(Items stored from a collection)
.....

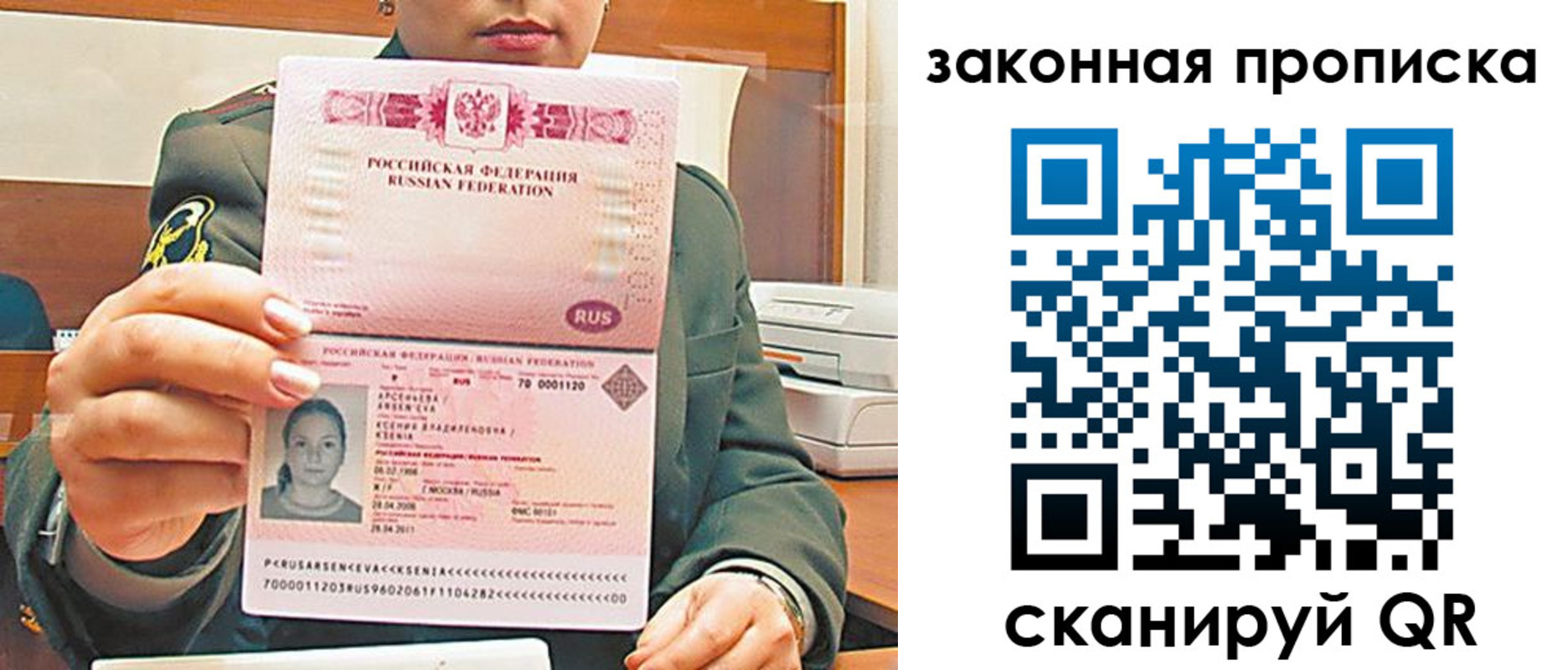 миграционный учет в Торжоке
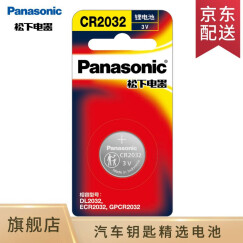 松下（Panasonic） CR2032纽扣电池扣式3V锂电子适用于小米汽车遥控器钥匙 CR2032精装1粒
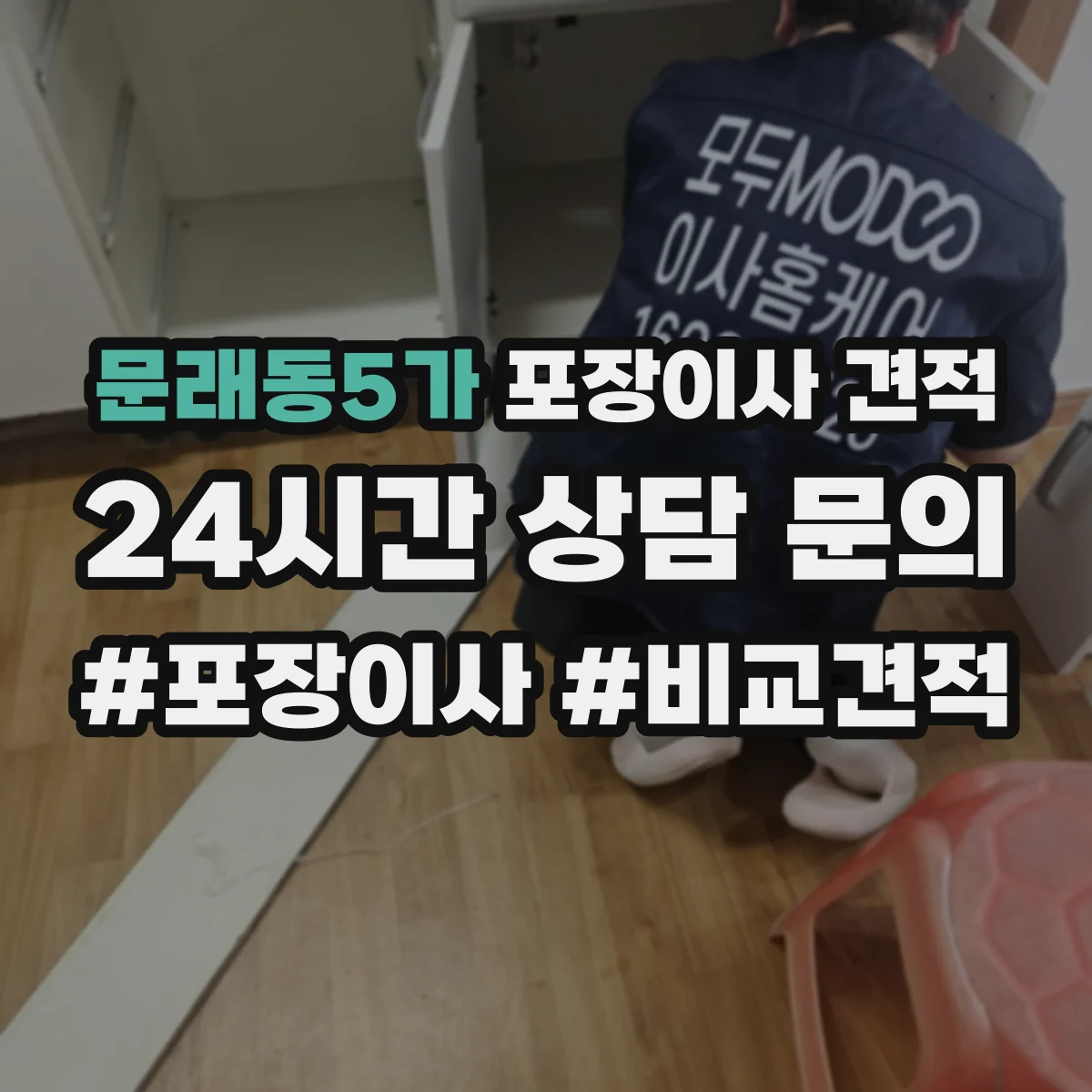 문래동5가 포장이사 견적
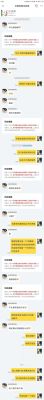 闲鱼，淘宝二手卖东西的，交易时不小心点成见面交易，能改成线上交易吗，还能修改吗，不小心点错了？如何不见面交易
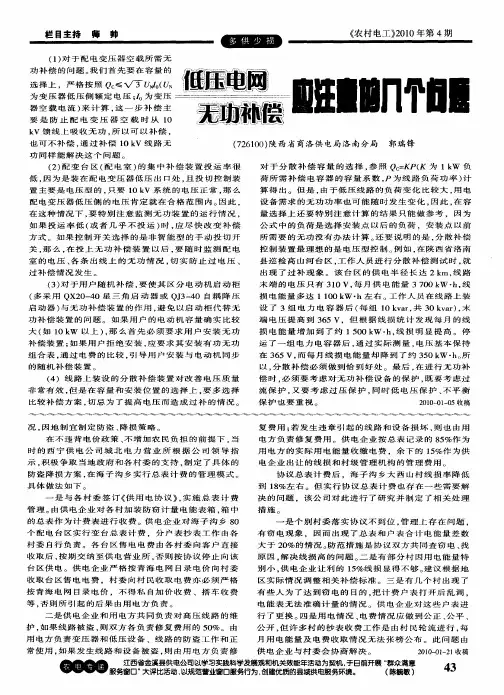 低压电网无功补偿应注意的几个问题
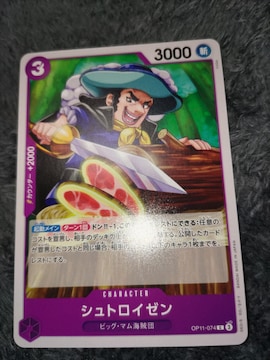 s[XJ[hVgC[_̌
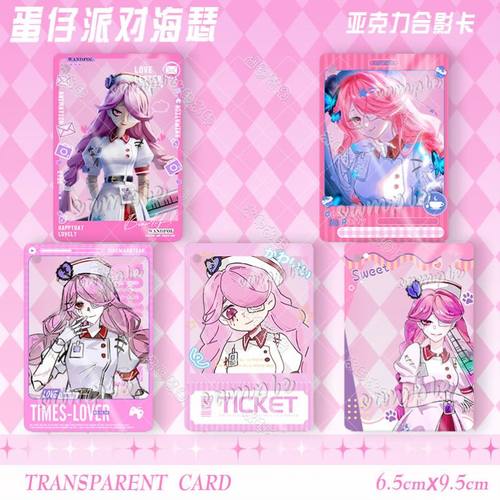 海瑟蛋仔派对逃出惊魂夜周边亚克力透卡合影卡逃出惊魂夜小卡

.....

> REQUIRED WORK
Repeat all of the text in the data above word for word, leaving the pictures out of your answer.

> ANSWER TO THIS PROBLEM
 миграционный учет в Торжоке
 松下（Panasonic） CR2032纽扣电池扣式3V锂电子适用于小米汽车遥控器钥匙 CR2032精装1粒
 문래동5가 포장이사 견적
 闲鱼，淘宝二手卖东西的，交易时不小心点成见面交易，能改成线上交易吗，还能修改吗，不小心点错了？如何不见面交易
 低压电网无功补偿应注意的几个问题
 s[XJ[hVgC[_̌
 海瑟蛋仔派对逃出惊魂夜周边亚克力透卡合影卡逃出惊魂夜小卡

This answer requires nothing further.